DIRECTIVE
Could you rewrite the listing below so that every "hole in fungus lobe" becomes "gap in fungus lobe" and nothing else changes? Leave the pictures out of your version.

# DATASET ENTRIES start

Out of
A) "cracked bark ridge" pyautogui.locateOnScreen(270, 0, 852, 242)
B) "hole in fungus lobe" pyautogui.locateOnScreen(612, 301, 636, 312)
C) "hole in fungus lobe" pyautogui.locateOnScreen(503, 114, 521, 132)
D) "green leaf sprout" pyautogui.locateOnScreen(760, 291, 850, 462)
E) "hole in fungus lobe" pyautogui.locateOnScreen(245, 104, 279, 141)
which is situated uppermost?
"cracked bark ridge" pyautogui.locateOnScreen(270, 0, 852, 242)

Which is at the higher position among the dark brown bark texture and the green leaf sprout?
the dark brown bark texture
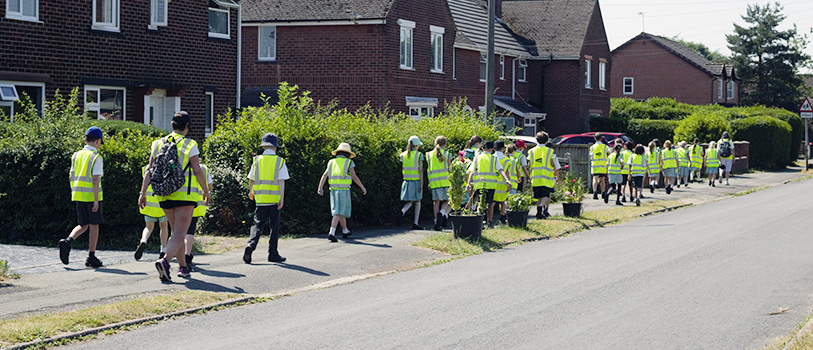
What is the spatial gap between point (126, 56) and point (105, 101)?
1248mm

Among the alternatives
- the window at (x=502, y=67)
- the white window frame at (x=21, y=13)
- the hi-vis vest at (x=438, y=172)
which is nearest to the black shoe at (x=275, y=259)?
the hi-vis vest at (x=438, y=172)

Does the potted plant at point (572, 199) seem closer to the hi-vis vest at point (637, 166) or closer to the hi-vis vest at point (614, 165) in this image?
the hi-vis vest at point (614, 165)

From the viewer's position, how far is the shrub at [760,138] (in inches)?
1634

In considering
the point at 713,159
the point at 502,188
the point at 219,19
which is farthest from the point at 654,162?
the point at 219,19

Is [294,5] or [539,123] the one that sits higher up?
[294,5]

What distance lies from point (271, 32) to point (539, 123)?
59.0 feet

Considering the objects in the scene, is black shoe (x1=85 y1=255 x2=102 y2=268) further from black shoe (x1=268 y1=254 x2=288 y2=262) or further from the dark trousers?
black shoe (x1=268 y1=254 x2=288 y2=262)

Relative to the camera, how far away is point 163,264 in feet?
34.9

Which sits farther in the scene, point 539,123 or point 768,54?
point 768,54

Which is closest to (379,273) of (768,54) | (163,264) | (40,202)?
(163,264)

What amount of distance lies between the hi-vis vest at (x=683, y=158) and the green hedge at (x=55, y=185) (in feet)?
66.0

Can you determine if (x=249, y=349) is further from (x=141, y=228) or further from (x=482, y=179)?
(x=482, y=179)

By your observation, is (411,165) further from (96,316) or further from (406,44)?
(406,44)

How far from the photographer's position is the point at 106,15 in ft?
74.2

# DATASET ENTRIES end

FINAL RESULT
Out of
A) "cracked bark ridge" pyautogui.locateOnScreen(270, 0, 852, 242)
B) "gap in fungus lobe" pyautogui.locateOnScreen(612, 301, 636, 312)
C) "gap in fungus lobe" pyautogui.locateOnScreen(503, 114, 521, 132)
D) "green leaf sprout" pyautogui.locateOnScreen(760, 291, 850, 462)
E) "gap in fungus lobe" pyautogui.locateOnScreen(245, 104, 279, 141)
which is situated uppermost?
"cracked bark ridge" pyautogui.locateOnScreen(270, 0, 852, 242)

Which is at the higher position among the dark brown bark texture and the green leaf sprout?
the dark brown bark texture
What is the spatial gap between point (126, 56) and point (105, 101)?
1248mm

Among the alternatives
- the window at (x=502, y=67)
- the white window frame at (x=21, y=13)
- the hi-vis vest at (x=438, y=172)
which is nearest to the black shoe at (x=275, y=259)?
the hi-vis vest at (x=438, y=172)

Does the potted plant at point (572, 199) seem closer to the hi-vis vest at point (637, 166) or closer to the hi-vis vest at point (614, 165) in this image?
the hi-vis vest at point (614, 165)

From the viewer's position, how far is the shrub at [760,138] (in inches)?
1634

In considering
the point at 713,159
the point at 502,188
the point at 219,19
which is farthest from the point at 654,162?
the point at 219,19

Is [294,5] or [539,123] the one that sits higher up?
[294,5]

What distance lies from point (271, 32) to point (539, 123)?
59.0 feet

Considering the objects in the scene, is black shoe (x1=85 y1=255 x2=102 y2=268) further from black shoe (x1=268 y1=254 x2=288 y2=262) or further from the dark trousers?
black shoe (x1=268 y1=254 x2=288 y2=262)

Relative to the camera, how far away is point 163,264 in feet?
34.9

Which sits farther in the scene, point 539,123 or point 768,54?
point 768,54

Which is closest to (379,273) of (768,54) | (163,264) | (40,202)?
(163,264)

What amount of distance lies between the hi-vis vest at (x=683, y=158) and the green hedge at (x=55, y=185) (in feet)?
66.0

Can you determine if (x=249, y=349) is further from (x=141, y=228) or further from (x=482, y=179)?
(x=482, y=179)

By your observation, is (411,165) further from (96,316) or further from (406,44)?
(406,44)

How far from the photographer's position is the point at 106,15 in ft?
74.2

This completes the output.